Vous pouvez également exprimer votre point de vue à votre proche, que ce soit par rapport à votre perception de sa maladie ou de toute autre situation dont vous discutez avec lui. Peut-être que cela l'aidera à voir certaines choses sous un autre angle et à adopter un point de vue nouveau, mais il est toutefois possible aussi que son point de vue à lui continue de différer du vôtre, et c'est normal; les perceptions et les opinions peuvent s’influencer, mais restent quand même quelque chose de très propre à chacun.
On ne peut pas contrôler l'état émotif de notre proche, mais il est toujours possible d'essayer de l'aider à aller mieux. Parfois, notre présence ou notre intervention auprès de lui auront une influence positive immédiate sur son état, et l'aideront à se sentir mieux; d'autres fois, il est possible que, peu importe ce qu'on essaie, notre proche ne soit pas en mesure d'aller bien à ce moment-là - il y a simplement des jours où ça ne va pas. Plutôt alors que d’essayer à tout prix de faire en sorte que notre proche aille bien et soit à son meilleur dans l’immédiat, il peut être bon de simplement l’écouter, et lui rappeler que nous sommes là pour lui.

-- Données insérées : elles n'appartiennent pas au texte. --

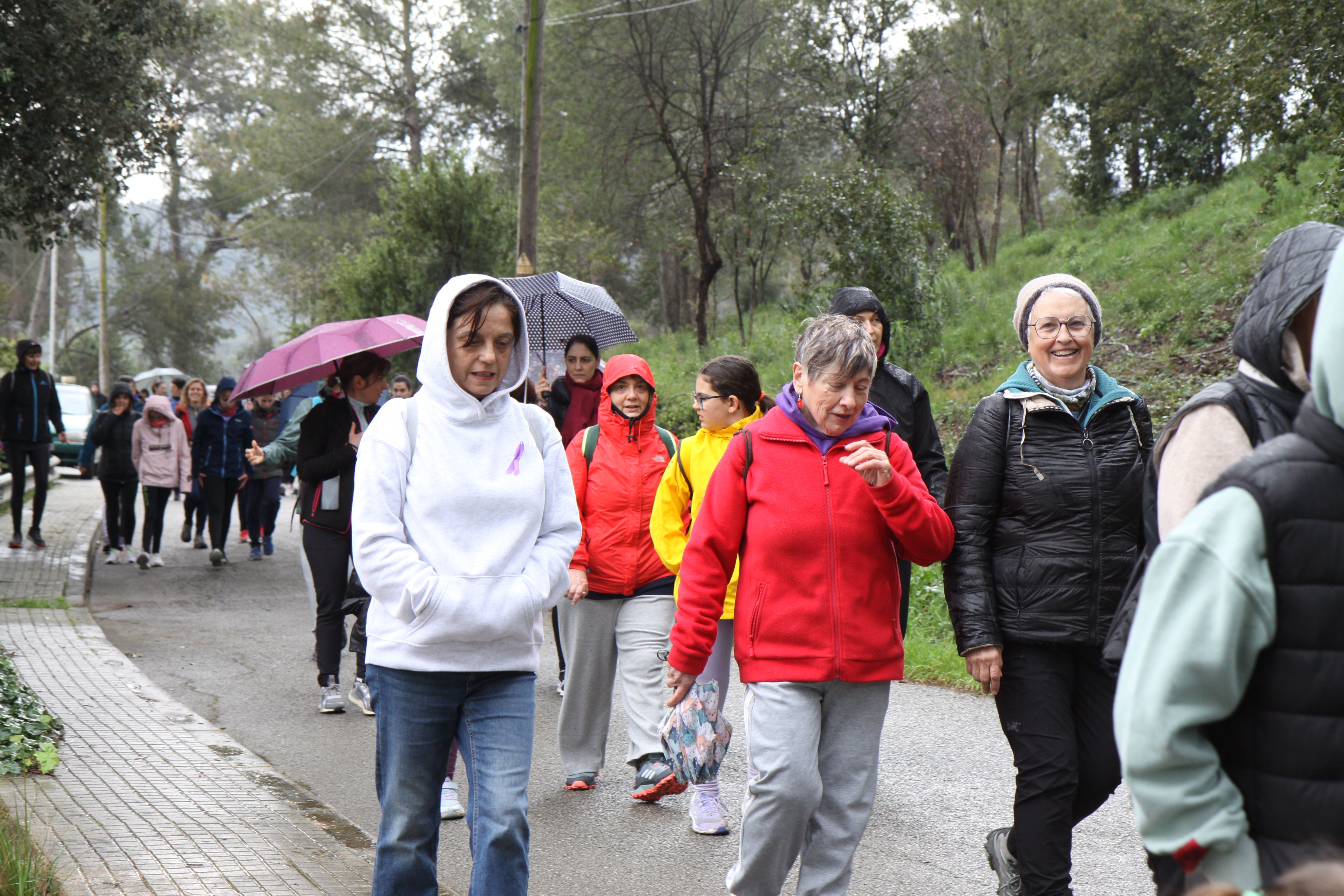 Famílies i amics han passejat per Cerdanyola sota una pluja intermitent. Foto: Laia Jubany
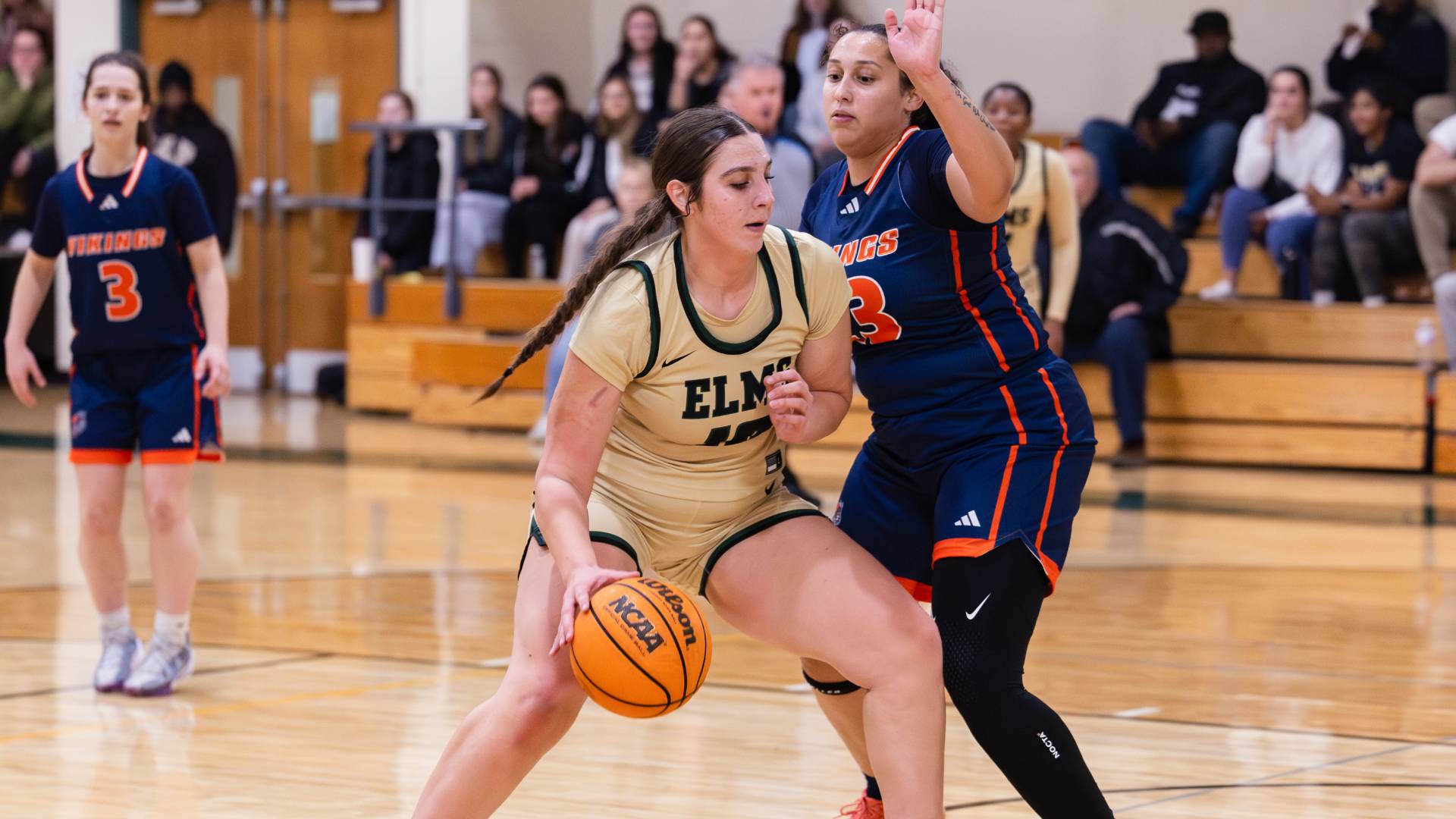 Women's Basketball Hosts Johnson & Wales in Conference Opener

Enfin, bien qu’on ne puisse pas contrôler les réactions de notre proche, on peut quand même essayer d’influencer positivement la manière dont il vivra et percevra ses interactions avec nous, en démontrant autant que possible une attitude de bienveillance, de compréhension et d’ouverture envers lui. On fait de notre mieux selon nos capacités, en gardant en tête que le résultat ne sera peut-être pas celui attendu, car celui-ci ne dépend pas seulement de notre propre volonté. Toutefois, même si les choses ne se déroulent pas comme prévu, on pourra se féliciter d’avoir fait de notre mieux, et d’avoir bien utilisé la zone de pouvoir qui nous appartenait. On aura alors, peut-être, moins de mal à laisser aller ce qui ne dépend plus de nous.